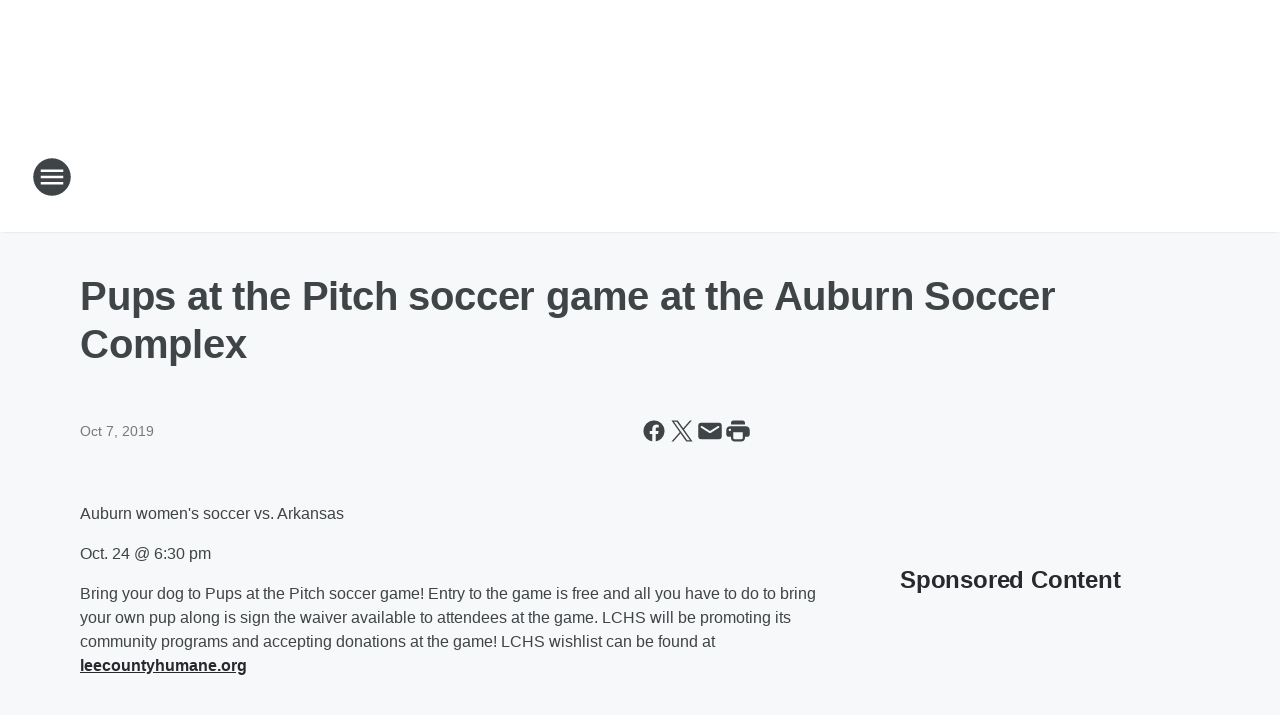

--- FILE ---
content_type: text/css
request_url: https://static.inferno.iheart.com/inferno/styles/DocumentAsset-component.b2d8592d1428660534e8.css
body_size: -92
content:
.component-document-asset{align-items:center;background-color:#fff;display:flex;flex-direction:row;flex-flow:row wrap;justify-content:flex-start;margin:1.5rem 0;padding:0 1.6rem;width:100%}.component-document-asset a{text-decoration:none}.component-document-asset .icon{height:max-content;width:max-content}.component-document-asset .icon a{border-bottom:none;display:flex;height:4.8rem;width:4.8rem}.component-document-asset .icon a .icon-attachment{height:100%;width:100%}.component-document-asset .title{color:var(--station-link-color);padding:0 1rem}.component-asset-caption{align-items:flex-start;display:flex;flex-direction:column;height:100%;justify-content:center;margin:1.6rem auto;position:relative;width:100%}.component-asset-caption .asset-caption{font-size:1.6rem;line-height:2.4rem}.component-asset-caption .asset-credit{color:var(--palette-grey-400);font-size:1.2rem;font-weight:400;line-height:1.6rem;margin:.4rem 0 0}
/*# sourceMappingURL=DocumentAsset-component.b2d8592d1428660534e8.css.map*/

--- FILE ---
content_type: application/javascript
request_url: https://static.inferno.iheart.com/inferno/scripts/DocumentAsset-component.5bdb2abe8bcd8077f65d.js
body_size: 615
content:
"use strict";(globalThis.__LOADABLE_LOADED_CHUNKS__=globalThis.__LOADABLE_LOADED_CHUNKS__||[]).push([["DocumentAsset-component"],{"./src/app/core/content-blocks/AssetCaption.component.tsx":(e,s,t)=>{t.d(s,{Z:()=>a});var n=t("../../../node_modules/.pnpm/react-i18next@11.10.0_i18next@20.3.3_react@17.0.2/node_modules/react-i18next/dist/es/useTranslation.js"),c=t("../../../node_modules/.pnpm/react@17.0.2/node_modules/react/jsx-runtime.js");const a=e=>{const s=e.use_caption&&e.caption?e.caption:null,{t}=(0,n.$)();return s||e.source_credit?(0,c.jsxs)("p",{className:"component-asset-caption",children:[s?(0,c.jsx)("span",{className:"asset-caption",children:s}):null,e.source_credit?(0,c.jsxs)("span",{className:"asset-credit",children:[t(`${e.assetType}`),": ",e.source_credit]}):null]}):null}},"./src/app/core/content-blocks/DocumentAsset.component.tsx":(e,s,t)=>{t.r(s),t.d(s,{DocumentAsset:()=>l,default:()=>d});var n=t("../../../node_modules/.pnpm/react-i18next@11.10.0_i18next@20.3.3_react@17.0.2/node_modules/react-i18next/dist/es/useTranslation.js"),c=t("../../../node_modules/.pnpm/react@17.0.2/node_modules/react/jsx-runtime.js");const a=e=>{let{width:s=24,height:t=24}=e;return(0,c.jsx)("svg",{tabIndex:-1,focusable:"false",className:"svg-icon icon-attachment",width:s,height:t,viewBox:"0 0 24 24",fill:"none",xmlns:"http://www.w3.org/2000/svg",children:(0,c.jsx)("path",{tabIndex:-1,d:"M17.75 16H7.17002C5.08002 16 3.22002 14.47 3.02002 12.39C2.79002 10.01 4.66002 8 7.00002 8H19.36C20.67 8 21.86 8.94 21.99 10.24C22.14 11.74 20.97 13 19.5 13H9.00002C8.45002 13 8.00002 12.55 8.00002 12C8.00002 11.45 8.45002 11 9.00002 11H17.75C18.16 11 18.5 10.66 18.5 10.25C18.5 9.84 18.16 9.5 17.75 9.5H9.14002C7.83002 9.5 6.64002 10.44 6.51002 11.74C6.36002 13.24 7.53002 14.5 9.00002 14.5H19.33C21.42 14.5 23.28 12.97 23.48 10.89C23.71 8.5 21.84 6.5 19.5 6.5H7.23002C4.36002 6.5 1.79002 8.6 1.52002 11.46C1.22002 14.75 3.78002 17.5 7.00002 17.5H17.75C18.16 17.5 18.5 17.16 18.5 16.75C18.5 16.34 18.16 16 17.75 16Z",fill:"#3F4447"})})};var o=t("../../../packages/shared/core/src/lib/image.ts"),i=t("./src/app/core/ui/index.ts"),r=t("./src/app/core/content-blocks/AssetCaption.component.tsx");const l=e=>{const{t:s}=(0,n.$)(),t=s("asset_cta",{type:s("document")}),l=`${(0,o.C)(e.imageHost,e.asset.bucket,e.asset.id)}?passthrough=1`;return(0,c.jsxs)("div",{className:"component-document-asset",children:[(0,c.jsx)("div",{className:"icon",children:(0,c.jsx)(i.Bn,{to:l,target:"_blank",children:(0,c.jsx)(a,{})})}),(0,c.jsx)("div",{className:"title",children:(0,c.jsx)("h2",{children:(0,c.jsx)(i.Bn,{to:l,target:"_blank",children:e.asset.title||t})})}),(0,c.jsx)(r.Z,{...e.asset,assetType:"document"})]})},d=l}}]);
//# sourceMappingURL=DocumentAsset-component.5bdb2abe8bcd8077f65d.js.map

***

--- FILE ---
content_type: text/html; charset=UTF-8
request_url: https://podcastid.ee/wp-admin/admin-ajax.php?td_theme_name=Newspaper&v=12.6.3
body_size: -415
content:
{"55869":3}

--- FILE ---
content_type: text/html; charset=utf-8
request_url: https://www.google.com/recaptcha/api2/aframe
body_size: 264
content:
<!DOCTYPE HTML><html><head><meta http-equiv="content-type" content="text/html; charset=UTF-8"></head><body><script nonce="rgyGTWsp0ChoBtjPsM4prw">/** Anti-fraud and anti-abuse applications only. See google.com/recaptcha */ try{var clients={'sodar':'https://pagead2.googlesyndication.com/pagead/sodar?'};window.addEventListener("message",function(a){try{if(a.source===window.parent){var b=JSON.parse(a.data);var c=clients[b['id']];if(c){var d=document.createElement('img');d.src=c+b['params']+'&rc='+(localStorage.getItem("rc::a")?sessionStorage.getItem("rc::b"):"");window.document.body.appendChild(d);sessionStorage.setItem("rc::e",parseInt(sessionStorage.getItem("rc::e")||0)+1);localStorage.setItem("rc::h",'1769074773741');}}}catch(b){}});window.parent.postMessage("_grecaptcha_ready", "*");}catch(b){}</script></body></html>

***

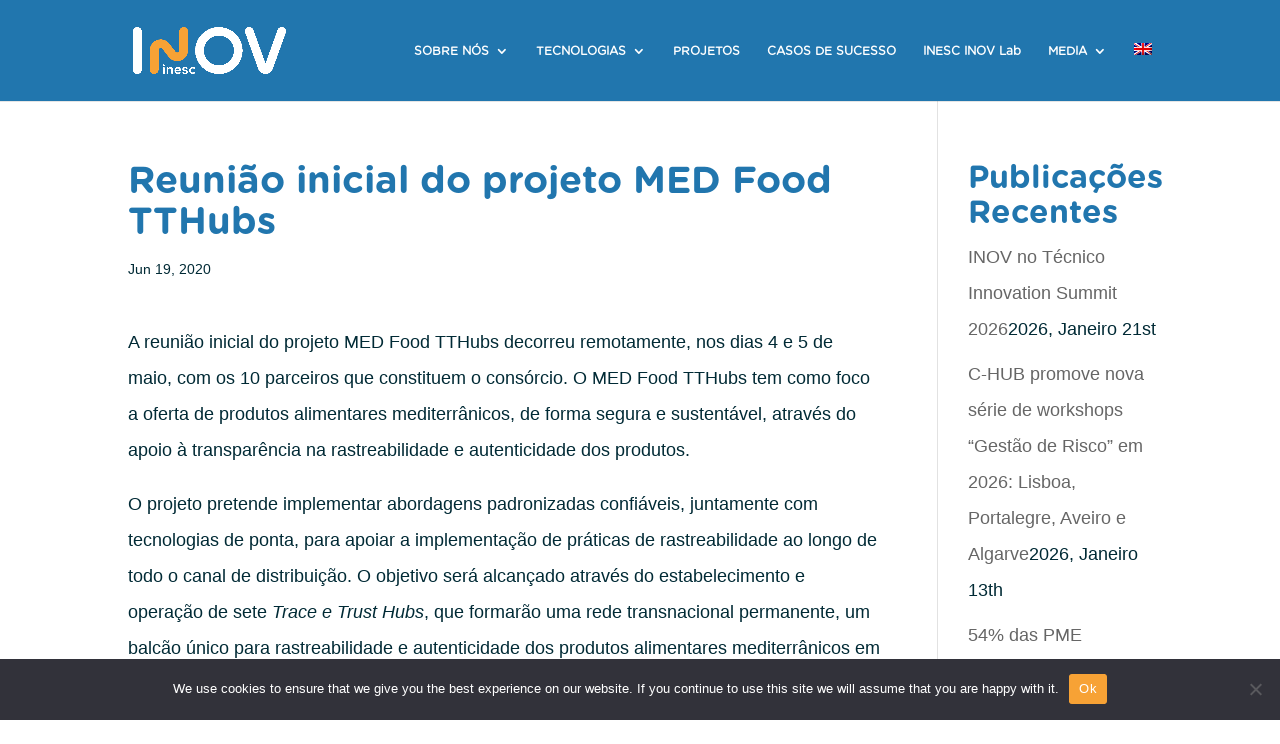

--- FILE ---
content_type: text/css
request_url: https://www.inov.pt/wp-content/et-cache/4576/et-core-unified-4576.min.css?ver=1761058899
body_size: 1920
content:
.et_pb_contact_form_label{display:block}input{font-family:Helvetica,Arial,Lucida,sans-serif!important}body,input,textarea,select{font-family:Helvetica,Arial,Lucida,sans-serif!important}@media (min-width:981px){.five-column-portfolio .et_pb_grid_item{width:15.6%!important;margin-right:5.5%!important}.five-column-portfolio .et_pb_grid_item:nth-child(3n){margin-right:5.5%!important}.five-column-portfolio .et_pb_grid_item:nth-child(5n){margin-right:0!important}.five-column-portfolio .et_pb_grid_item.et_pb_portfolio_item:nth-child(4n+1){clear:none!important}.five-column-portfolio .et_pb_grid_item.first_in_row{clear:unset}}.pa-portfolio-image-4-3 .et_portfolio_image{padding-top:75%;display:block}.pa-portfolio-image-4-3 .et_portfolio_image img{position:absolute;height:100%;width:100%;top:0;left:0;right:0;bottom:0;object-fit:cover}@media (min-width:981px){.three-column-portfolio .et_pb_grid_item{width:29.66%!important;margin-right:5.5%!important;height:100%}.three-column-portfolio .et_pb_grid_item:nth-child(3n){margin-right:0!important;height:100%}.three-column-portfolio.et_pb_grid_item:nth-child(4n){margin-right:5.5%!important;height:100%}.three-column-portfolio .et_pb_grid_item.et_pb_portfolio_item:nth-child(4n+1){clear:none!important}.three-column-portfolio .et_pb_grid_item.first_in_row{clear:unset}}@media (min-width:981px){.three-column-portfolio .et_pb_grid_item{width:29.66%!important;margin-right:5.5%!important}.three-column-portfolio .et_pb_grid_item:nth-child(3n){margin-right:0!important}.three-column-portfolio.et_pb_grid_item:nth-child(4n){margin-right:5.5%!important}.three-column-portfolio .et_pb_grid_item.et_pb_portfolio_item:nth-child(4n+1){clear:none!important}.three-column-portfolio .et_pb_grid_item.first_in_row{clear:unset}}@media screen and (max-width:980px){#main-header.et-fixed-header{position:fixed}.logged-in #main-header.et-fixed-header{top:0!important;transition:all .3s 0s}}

***

Problem description -> Lines holding the word "iheart" should be copied from the entries above.

Completed task ->
request_url: https://static.inferno.iheart.com/inferno/styles/DocumentAsset-component.b2d8592d1428660534e8.css
request_url: https://static.inferno.iheart.com/inferno/scripts/DocumentAsset-component.5bdb2abe8bcd8077f65d.js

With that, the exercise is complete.